**FRAGMENTO PROPORCIONADO**
Ese fin de semana me permitieron salir de la casa. Tanta pregunta me había dejado un poco atontado y vacío, si bien comprendía el interés de las autoridades por mi historia y encontraba normal que verificaran su autenticidad. Aunque había acabado el interrogatorio, seguí viviendo en esa casa y comiendo en compañía de los agentes. Ese mismo fin de semana el jefe de los servicios de seguridad se acercó a saludarnos:
—Habéis franqueado la primera etapa —dijo—. Pero habrá otras. Venís de muy lejos, sabéis… Hizo una pausa y luego continuó: —De todos los fugitivos que he conocido, sois de los que más habéis sufrido.
Con el tiempo, el ambiente se fue haciendo cada vez menos formal. El proceso duró cerca de seis meses. Los interrogatorios —en realidad, conversaciones— eran cada vez más breves y menos frecuentes. Ya no se trataba solamente del campo, sino también de los años transcurridos en la provincia de Yodok, por ejemplo. Me hicieron muchas entrevistas y, para despejarme la cabeza, me puse a estudiar inglés. Tras los primeros interrogatorios, me dejaron ver a An Hyuk. Charlábamos juntos, fumábamos un pitillo, leíamos el periódico. Al cabo de tres meses compartíamos la misma habitación.

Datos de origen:
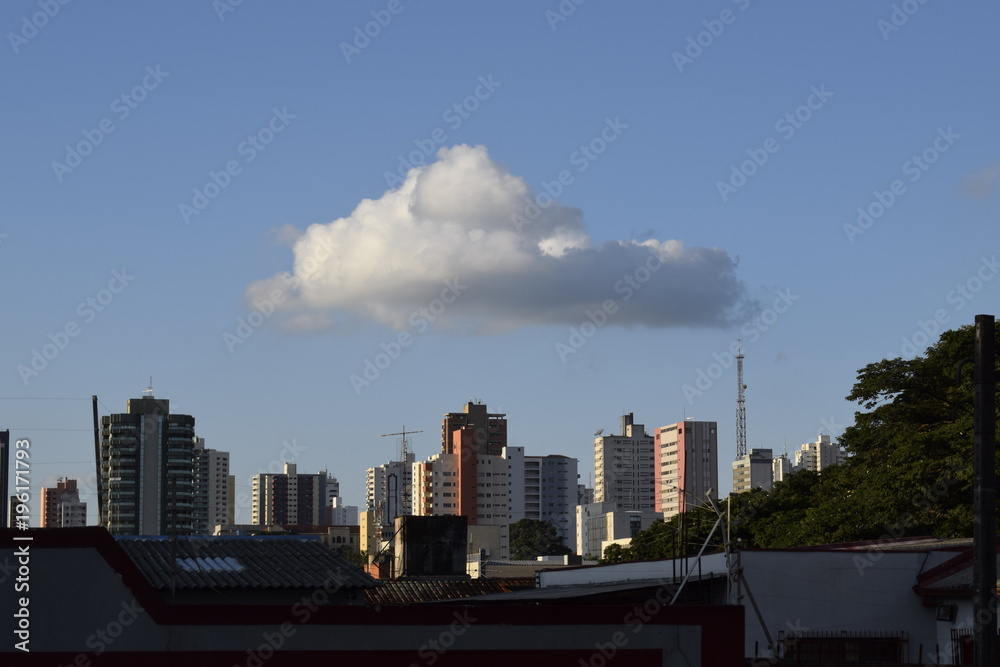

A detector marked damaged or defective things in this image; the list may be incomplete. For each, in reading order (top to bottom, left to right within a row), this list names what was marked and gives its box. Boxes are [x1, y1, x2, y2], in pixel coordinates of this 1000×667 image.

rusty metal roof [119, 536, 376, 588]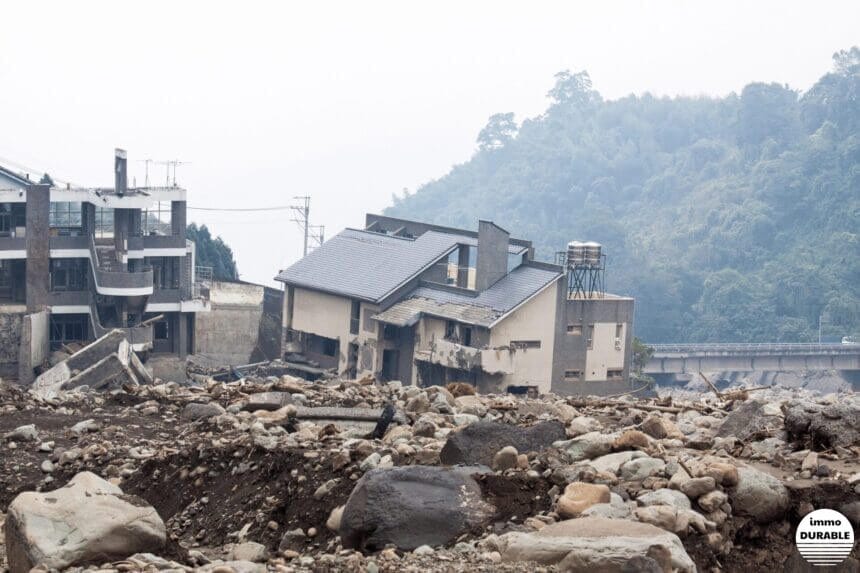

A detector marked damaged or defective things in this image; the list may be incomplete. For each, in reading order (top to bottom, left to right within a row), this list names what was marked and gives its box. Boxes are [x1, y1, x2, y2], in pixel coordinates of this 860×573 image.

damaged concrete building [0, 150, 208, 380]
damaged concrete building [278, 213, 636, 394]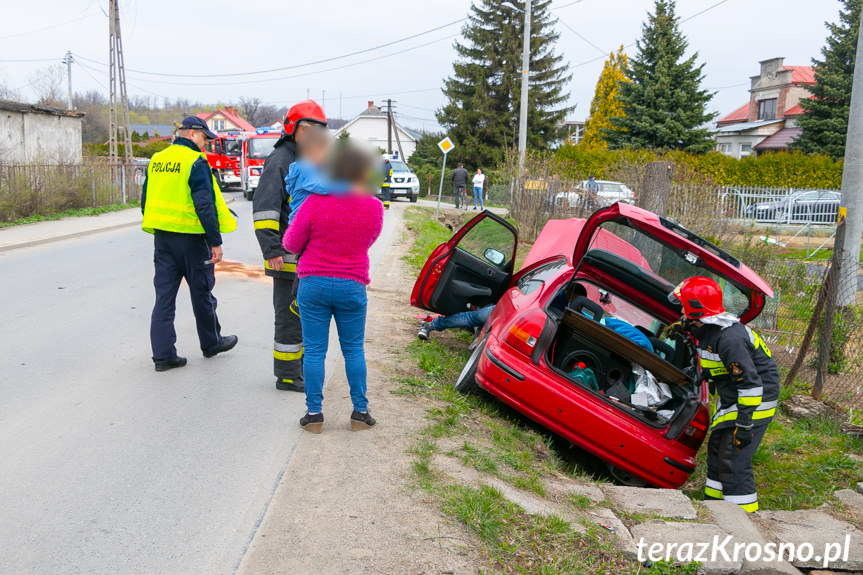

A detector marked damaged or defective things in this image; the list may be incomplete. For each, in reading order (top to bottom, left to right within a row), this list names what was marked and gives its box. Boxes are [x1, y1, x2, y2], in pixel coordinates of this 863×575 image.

--

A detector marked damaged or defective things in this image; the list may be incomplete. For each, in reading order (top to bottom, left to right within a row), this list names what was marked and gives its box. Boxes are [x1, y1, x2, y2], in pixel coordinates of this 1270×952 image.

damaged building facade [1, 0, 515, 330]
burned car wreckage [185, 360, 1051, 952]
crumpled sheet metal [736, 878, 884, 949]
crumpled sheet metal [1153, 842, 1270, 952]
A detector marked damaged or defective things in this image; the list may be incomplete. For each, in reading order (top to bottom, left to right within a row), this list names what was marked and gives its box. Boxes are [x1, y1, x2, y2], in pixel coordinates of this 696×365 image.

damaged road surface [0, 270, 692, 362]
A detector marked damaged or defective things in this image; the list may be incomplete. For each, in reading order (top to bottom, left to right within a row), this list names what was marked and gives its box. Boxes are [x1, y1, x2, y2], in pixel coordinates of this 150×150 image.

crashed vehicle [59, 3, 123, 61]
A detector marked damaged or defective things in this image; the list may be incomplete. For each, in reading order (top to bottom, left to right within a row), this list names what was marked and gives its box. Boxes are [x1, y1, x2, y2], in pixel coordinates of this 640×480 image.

**PREGUNTAS SOBRE FRAGMENTO**
A – Responde estas preguntas sobre el fragmento:
(i) ¿Quién se acercó a saludarlos ese fin de semana?
(ii) ¿Cuánto duró el proceso?
(iii) ¿Qué idioma se puso a estudiar quien narra para despejarse la cabeza?
B – Transcribe sin ningún cambio el tramo del fragmento que empieza en las palabras "Con el tiempo, el" y termina después de "la misma habitación.".
Las filas no hacen falta para resolver nada.

**RESPUESTAS POR TAREA**
A –
(i) El jefe de los servicios de seguridad.
(ii) Cerca de seis meses.
(iii) Inglés.

B –
Con el tiempo, el ambiente se fue haciendo cada vez menos formal. El proceso duró cerca de seis meses. Los interrogatorios —en realidad, conversaciones— eran cada vez más breves y menos frecuentes. Ya no se trataba solamente del campo, sino también de los años transcurridos en la provincia de Yodok, por ejemplo. Me hicieron muchas entrevistas y, para despejarme la cabeza, me puse a estudiar inglés. Tras los primeros interrogatorios, me dejaron ver a An Hyuk. Charlábamos juntos, fumábamos un pitillo, leíamos el periódico. Al cabo de tres meses compartíamos la misma habitación.